**Aim:**
Update the lines from the line with "Based on vertical placement, which of" to the line with "16286 millimetres", replacing "bottommost" with "lowest" and changing nothing else. Give back only those lines.

A run of records:
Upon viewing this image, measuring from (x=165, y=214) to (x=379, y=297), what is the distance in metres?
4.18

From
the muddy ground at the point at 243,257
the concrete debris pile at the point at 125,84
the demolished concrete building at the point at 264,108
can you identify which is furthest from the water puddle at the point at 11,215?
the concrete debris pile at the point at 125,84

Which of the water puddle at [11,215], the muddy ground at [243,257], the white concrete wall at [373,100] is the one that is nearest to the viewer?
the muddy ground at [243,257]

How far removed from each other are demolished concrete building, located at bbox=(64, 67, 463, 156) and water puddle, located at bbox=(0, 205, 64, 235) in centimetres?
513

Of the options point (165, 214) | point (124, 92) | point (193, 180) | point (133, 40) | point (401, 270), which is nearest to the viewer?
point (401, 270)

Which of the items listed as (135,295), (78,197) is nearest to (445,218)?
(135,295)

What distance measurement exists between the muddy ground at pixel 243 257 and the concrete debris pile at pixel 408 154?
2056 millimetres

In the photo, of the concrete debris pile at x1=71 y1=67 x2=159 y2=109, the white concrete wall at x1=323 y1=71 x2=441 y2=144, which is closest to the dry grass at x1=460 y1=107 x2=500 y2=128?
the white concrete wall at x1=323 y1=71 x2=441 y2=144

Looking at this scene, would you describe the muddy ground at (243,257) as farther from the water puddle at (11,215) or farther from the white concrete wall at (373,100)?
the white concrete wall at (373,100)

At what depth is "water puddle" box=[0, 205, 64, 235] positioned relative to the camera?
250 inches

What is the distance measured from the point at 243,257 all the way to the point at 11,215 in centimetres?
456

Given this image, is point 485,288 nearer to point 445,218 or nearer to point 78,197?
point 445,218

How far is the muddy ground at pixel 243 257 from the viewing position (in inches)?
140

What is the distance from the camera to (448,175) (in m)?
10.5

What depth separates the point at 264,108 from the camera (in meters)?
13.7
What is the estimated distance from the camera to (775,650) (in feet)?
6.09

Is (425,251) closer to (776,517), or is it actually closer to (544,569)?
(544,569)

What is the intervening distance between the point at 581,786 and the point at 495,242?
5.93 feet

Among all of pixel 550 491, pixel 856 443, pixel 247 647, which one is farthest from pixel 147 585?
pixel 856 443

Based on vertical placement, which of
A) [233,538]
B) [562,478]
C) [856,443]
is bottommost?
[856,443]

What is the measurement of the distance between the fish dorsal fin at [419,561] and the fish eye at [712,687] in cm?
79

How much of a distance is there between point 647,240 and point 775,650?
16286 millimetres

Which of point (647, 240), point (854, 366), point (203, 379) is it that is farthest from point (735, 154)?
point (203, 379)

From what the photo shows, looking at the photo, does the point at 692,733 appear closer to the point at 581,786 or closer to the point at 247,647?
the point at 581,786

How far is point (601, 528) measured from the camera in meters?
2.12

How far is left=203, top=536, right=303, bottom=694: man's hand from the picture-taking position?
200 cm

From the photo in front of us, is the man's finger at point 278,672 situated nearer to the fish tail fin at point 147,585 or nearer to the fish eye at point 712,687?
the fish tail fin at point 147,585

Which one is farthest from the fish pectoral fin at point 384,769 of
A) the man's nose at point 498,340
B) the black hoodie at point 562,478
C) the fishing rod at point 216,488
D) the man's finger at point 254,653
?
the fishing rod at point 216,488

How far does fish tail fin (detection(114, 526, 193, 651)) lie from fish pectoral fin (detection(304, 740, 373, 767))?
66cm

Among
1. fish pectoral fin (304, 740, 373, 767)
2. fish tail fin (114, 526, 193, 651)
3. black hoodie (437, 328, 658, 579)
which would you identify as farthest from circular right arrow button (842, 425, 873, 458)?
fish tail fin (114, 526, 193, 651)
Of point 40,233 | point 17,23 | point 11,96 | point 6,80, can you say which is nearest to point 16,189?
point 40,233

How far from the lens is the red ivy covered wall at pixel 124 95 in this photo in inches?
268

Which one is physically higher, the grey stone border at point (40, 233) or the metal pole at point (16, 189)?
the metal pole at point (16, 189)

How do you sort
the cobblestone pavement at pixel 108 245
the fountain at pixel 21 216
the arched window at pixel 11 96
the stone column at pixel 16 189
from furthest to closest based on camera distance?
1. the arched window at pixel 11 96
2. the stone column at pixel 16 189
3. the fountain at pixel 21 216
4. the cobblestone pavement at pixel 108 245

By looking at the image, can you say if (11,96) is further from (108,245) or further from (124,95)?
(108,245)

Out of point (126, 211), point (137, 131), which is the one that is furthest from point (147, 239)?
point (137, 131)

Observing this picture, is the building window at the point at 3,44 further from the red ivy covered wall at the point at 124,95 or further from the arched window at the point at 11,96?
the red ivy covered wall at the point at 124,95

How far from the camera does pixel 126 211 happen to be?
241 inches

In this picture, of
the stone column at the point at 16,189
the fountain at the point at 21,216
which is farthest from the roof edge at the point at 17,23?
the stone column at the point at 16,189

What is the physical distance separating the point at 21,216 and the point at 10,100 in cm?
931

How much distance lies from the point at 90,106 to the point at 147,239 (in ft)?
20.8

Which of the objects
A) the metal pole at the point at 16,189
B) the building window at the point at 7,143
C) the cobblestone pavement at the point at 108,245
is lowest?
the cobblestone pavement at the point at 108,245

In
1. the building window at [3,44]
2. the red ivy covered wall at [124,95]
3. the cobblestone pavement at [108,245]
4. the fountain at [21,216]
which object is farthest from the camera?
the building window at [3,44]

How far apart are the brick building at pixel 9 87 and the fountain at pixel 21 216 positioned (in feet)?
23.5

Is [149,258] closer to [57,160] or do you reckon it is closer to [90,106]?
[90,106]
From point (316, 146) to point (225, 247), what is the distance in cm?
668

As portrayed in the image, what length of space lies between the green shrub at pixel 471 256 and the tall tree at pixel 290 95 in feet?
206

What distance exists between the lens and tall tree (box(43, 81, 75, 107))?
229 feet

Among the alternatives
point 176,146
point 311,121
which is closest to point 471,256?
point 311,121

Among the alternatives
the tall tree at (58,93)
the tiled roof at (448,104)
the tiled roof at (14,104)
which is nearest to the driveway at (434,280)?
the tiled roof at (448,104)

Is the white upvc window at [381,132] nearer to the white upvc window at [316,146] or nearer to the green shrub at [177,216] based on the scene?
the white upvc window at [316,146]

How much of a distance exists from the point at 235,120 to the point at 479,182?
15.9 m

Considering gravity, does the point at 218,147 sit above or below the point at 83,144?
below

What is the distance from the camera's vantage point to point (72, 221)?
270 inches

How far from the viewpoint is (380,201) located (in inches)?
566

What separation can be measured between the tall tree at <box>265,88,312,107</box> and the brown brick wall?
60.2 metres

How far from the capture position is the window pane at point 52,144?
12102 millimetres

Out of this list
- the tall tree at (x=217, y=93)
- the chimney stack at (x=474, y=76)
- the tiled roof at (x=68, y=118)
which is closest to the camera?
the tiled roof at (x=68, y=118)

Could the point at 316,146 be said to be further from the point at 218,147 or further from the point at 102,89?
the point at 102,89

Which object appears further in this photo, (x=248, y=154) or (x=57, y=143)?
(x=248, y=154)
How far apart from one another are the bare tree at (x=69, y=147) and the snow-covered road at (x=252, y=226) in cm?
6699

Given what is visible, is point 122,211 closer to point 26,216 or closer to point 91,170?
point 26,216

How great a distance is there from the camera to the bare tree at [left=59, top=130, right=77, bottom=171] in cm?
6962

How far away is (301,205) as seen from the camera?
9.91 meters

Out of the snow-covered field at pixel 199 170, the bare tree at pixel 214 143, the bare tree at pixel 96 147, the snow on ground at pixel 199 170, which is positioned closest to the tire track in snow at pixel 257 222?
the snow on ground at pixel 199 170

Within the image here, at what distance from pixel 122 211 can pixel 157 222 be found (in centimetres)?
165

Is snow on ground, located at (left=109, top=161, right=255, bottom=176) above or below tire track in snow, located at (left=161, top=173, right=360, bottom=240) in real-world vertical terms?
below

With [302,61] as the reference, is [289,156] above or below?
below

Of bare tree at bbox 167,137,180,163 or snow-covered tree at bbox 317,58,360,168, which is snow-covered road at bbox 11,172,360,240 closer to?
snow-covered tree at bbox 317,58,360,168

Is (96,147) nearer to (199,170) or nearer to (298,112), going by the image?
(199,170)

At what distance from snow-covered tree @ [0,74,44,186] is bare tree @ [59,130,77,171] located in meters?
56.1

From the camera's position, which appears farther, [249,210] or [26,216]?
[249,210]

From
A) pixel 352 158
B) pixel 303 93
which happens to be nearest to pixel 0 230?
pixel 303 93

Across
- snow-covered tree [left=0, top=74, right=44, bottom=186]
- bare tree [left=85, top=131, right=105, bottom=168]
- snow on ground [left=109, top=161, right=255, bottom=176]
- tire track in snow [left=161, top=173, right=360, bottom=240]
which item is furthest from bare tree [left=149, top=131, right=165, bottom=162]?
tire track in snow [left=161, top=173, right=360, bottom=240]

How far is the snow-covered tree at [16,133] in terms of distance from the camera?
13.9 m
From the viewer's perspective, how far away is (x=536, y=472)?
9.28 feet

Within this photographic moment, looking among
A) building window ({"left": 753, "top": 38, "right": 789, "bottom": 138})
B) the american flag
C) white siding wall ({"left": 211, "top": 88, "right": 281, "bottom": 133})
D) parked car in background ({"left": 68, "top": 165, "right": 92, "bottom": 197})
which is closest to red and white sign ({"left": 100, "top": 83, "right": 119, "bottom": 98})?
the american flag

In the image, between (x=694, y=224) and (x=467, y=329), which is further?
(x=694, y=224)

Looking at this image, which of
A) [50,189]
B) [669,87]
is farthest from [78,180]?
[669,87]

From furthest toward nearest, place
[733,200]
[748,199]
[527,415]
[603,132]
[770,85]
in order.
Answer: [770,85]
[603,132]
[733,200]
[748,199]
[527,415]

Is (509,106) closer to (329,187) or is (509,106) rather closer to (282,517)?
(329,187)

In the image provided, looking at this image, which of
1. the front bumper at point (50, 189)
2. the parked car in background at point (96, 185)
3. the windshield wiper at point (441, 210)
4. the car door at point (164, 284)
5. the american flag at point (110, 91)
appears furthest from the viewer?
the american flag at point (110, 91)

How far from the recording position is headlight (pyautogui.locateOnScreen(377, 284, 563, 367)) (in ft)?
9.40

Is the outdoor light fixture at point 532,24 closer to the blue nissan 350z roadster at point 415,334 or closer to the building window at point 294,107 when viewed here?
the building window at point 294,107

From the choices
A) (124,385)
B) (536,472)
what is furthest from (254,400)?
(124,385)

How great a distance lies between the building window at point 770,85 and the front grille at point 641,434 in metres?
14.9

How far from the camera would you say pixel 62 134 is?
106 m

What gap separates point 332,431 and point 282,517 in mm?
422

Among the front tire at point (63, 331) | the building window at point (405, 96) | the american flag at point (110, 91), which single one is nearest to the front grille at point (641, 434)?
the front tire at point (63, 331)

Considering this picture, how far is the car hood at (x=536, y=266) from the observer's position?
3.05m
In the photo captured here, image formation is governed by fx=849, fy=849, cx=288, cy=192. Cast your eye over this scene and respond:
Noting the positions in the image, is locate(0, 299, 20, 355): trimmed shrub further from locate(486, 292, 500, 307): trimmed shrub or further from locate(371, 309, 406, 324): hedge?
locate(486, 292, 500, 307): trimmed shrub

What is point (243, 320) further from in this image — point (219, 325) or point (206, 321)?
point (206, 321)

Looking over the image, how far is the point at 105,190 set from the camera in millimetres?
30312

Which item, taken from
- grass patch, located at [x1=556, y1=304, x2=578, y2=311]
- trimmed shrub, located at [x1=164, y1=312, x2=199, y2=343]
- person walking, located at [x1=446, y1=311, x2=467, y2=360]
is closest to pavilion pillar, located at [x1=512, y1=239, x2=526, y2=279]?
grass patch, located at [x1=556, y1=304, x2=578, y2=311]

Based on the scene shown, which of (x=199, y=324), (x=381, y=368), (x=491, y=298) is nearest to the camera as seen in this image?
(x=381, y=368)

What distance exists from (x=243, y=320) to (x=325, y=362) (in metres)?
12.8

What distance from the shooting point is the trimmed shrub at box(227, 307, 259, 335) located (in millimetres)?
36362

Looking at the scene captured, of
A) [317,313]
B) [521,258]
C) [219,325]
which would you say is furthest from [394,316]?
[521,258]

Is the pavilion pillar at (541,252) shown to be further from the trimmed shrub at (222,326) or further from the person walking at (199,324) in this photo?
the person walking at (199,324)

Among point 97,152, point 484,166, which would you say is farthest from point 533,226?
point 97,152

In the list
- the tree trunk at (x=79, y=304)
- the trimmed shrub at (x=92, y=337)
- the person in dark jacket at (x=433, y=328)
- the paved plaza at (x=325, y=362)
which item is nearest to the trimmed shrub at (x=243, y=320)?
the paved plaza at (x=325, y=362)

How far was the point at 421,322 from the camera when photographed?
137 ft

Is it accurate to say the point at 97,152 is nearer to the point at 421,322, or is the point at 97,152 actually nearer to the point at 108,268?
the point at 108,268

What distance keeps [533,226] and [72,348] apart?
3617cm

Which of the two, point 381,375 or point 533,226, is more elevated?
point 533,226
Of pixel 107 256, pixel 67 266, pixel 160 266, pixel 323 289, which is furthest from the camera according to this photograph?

**Result:**
Based on vertical placement, which of
A) [233,538]
B) [562,478]
C) [856,443]
is lowest?
[856,443]

What is the measurement of the distance between the fish dorsal fin at [419,561] and the fish eye at [712,687] in cm?
79

How much of a distance is there between point 647,240 and point 775,650?
16286 millimetres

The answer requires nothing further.